The bypass itself exploits a weakness in the biometric sensor of Windows Hello, which “transmits information on which the OS … makes its authentication decision,” he wrote. “Therefore, manipulating this information can lead to a potential bypass to the whole authentication system,” Tsarfati stated.
For facial recognition, the biometric sensor is either a camera embedded in a device, such as a laptop, or connected to a computer via USB. Therefore, the entire process depends on this camera for proof of identity–which is where the vulnerability lies, particularly when a USB camera is used for authentication, he wrote.
“The answer lies in the input itself,” Tsarfati wrote. “Keyboard input is known only to the person who is typing before the information is entered into the system, while camera input isn’t.”

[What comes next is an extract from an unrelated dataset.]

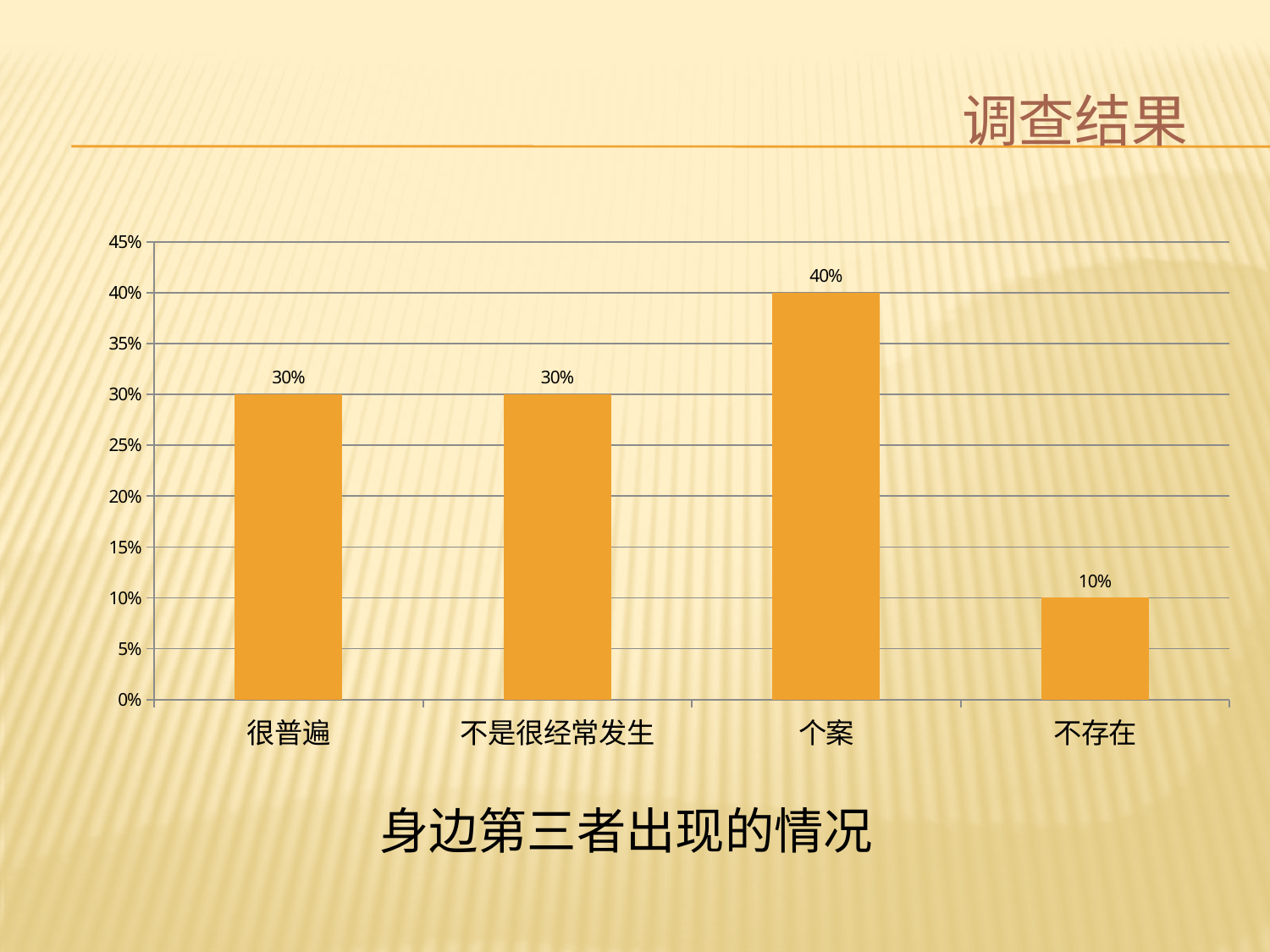
What is the title shown below the chart? 身边第三者出现的情况 Which category has the highest value? 个案 What is the difference between the values for 个案 and 不存在? 30% Which category has the lowest value? 不存在 How many categories are shown on the x axis? 4 What is the value for 不存在? 10% What is the value for 个案? 40% What is the value for 很普遍? 30% What is the value for 不是很经常发生? 30% Which is larger, the value for 个案 or the value for 很普遍? 个案 Is the value for 个案 greater or less than 35%? greater What kind of chart is shown on the slide? bar chart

Therefore, using a camera to access “public” information—i.e., a person’s face—for authentication can easily be hijacked, he explained.
“It is similar to stealing a password, but much more accessible since the data face is out there,” Tsarfati wrote. “At the heart of this vulnerability lies the fact that Windows Hello allows external data sources, which can be manipulated, as a root of trust.”

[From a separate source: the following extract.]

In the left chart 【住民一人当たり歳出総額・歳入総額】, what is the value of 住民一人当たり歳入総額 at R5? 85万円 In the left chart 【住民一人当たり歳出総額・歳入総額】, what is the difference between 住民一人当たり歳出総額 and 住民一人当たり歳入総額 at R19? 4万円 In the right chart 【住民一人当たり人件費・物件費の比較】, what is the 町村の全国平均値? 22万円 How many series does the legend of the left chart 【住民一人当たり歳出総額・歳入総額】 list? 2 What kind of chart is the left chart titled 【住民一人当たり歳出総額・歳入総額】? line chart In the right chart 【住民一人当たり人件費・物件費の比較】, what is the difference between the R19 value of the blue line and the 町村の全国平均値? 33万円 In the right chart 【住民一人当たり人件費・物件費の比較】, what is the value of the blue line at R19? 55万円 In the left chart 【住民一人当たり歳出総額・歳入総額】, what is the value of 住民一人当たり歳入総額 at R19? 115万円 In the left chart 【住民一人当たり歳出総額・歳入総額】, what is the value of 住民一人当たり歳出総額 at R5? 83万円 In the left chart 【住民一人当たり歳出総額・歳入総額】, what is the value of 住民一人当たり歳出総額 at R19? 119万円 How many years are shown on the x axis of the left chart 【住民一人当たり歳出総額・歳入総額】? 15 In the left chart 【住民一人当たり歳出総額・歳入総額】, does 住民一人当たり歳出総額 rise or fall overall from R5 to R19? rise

Researchers detailed a somewhat complex way for an attacker to capture someone’s image, save the captured frames, impersonate a USB camera device, & eventually send those frames to the Windows hello system for verification.
To prove concept, they created a custom USB device that acts as a USB camera with both infrared (IR) & Red Green Blue (RGB) sensors, using an evaluation board manufactured by NXP. They used this custom camera to transmit valid IR frames of the person they were targeting, while sending the RGB frames image of the cartoon character SpongeBob SquarePants.
“To our surprise, it worked!” Tsarfati wrote.
Based on this, an attacker would only need to implement a USB camera that supports RGB & IR cameras & then send only 1 genuine IR frame of a victim to bypass the login phase of the device, while the RGB frames can contain any random image, he explained.
This whole process depends on an attacker having an IR frame of a potential victim to use in an attack, which can be done either by capturing 1 or converting 1 of the person’s regular RBG frames to an IR one, Tsarfati explained.
“Our findings show that any USB device can be cloned, & any USB device can impersonate any other USB device,” he outlined.
“We used the IR frames of a person to ‘bypass’ the face recognition mechanism. We believe that those IR frames can be created out of regular colour images.”